Ce passe est généré par des agents habilités sur la base d’informations transmises par les demandeurs.

 

La CNIL rappelle la nécessité de sécuriser l’envoi des informations nécessaires à la génération du certificat au format européen et de s’assurer de la suppression des informations une fois le certificat transmis à leurs détenteurs.

 

Quand à cette mesure, elle précise que le prestataire en charge de convertir les résultats doit être une société relevant exclusivement de la compétence des juridictions de l’Union européenne, afin de garantir leur conformité au RGPD en matière de transferts de données.

 

II – Sur la durée de conservation des données

 

Partant du constat qu’il existait un décalage entre la durée de conservation des données du fichier contenant la centralisation des tests de dépistage (SI-DEP), qu’il avait précédemment fixé à 3 mois à compter de leur collecte et la durée de validité des certificats de rétablissement (6 mois à compter de la contamination), le législateur a décidé d’allonger la durée de conservation des données des personnes testées positives à la COVID-19 jusqu’à 6 mois après leur collecte.

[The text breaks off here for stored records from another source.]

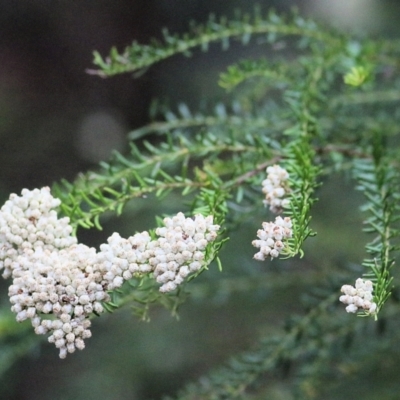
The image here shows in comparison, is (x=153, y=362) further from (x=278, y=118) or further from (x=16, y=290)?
(x=16, y=290)

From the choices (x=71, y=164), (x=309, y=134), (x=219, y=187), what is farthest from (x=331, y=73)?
(x=71, y=164)

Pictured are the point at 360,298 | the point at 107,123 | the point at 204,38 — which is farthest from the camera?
the point at 107,123

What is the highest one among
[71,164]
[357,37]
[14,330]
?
[71,164]

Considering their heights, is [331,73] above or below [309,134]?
above

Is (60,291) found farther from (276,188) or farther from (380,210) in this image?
(380,210)

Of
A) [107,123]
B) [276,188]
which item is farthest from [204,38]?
[107,123]

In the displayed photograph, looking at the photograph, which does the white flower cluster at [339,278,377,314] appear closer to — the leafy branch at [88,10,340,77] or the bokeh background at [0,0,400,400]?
the leafy branch at [88,10,340,77]

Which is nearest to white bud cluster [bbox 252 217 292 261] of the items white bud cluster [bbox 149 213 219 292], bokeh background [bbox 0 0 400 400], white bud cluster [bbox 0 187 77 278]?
white bud cluster [bbox 149 213 219 292]

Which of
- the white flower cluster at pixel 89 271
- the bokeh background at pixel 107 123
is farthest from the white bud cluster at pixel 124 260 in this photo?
the bokeh background at pixel 107 123
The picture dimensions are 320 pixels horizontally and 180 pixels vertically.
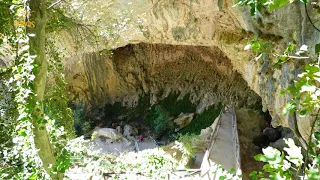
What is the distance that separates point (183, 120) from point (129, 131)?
6.83 feet

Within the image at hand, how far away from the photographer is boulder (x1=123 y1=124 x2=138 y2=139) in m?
11.2

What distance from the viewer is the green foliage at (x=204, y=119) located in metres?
10.2

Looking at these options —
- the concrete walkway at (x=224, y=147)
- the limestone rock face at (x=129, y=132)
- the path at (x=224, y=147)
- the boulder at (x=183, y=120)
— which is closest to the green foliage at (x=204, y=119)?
the boulder at (x=183, y=120)

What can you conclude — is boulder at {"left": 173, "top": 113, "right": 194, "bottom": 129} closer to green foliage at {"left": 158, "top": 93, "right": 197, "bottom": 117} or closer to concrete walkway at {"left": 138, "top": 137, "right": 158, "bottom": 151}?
green foliage at {"left": 158, "top": 93, "right": 197, "bottom": 117}

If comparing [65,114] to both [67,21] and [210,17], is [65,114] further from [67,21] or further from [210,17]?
[210,17]

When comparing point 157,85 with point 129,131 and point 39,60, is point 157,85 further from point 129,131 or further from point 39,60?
point 39,60

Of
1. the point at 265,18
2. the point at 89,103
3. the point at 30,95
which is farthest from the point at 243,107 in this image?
the point at 30,95

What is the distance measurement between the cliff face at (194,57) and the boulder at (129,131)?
1.68m

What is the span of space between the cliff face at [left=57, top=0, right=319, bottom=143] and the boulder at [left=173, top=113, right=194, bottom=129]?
0.81m

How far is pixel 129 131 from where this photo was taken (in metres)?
11.4

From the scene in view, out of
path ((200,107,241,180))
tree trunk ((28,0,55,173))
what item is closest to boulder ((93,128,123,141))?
path ((200,107,241,180))

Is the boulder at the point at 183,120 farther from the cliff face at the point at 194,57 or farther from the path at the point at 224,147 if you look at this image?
the path at the point at 224,147

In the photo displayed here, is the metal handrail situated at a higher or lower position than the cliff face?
lower

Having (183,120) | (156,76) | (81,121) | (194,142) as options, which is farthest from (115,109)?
(194,142)
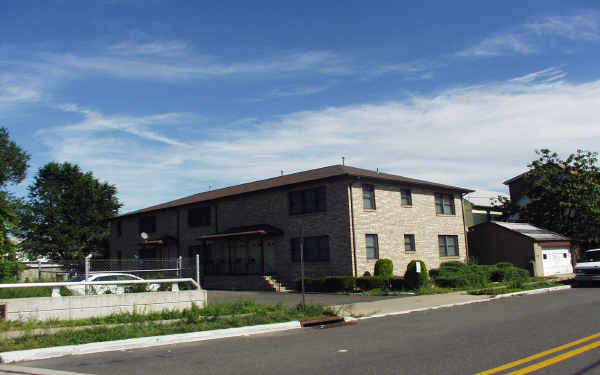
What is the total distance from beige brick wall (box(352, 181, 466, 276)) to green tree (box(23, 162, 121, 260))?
106ft

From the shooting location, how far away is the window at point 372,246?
27.2 metres

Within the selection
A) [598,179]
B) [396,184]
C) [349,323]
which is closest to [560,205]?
[598,179]

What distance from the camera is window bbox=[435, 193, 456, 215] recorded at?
32.2m

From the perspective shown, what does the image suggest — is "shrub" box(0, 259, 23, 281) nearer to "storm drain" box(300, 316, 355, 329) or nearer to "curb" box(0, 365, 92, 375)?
"curb" box(0, 365, 92, 375)

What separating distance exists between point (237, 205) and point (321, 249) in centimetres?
788

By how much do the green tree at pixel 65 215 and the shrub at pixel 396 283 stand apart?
35.3m

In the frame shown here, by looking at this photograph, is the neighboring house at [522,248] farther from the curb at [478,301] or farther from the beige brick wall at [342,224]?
the curb at [478,301]

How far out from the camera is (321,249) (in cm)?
2775

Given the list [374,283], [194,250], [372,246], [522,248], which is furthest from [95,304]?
[522,248]

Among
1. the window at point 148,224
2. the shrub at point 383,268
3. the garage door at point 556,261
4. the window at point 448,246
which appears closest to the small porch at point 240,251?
the shrub at point 383,268

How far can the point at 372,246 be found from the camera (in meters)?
27.5

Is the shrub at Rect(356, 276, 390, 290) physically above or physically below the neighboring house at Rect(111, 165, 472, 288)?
below

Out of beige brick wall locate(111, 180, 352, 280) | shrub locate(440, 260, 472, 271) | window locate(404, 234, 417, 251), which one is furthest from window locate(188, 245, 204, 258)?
shrub locate(440, 260, 472, 271)

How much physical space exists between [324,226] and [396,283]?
561 centimetres
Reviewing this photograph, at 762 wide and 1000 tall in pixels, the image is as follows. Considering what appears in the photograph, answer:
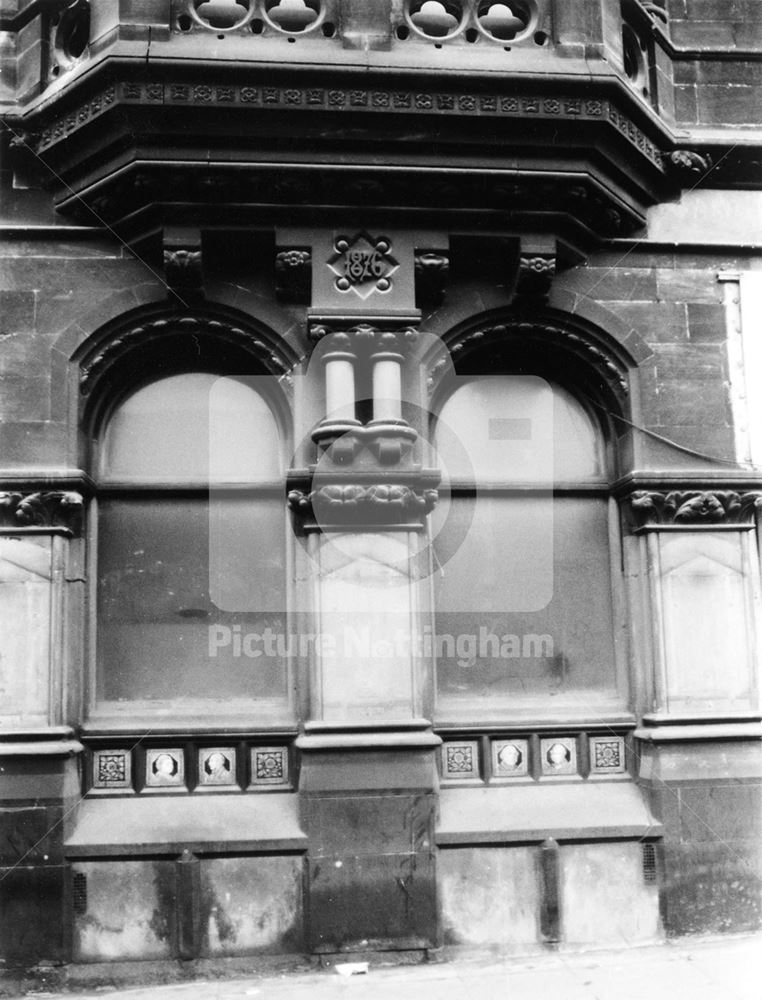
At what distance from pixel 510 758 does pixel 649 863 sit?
3.88 ft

Le projet de décret reprend à l’identique les dispositions législatives sur ce point.

 

III – sur un accès par les agences régionales de santé (ARS) aux données relatives à la vaccination des professionnels

 

Pour contrôler le respect de l’obligation vaccinale de certains professionnels (médecins, chirurgiens-dentistes, infirmiers diplômés d’État, pédicures-podologues, etc.), la loi autorise les Agences Régionales de Santé (ARS) à accéder, avec le concours des organismes d’assurance maladie, aux données relatives à la vaccination des professionnels placés sous leur contrôle.

 

La loi aménage ainsi une dérogation au secret médical au bénéfice des ARS, puisque les données relatives aux personnes vaccinées figurant dans « Vaccin covid », qui sont couvertes par le secret médical, n’étaient accessibles qu’aux professionnels de santé participant à la réalisation de la vaccination de la personne concernée et à certaines autorités sanitaires pour l’exercice de leurs missions.

 

Ici, la CNIL multiplie les mises en garde concernant :

 

  Le respect de la compétence territoriale et matérielle des ARS en demandant à ce qu’elles reçoivent uniquement les données des professionnels exerçant à titre libéral et dans leur territoire de compétence ;

 

  La gestion des habilitations d’accès des agents des ARS en recommandant que ces accès soient limités aux seuls agents ayant comme mission le suivi et le contrôle de l’obligation de vaccination des professionnels ;

 

  Les catégories de données qui seront transmises aux ARS en demandant qu’une liste précise des données soit mentionnée dans le décret.

 

La CNIL a aussi émis des remarques sur les durées de conservation des listes par les ARS et les organismes d’assurance maladie :

 

  La possibilité de conserver ces listes seulement jusqu’à la fin de l’obligation vaccinale ;

 

  Un effacement des listes par les organismes d’assurance maladie dès leur accusé de réception par les ARS ;

 

  Une transmission régulière et une conservation par les ARS uniquement de la liste la plus récente.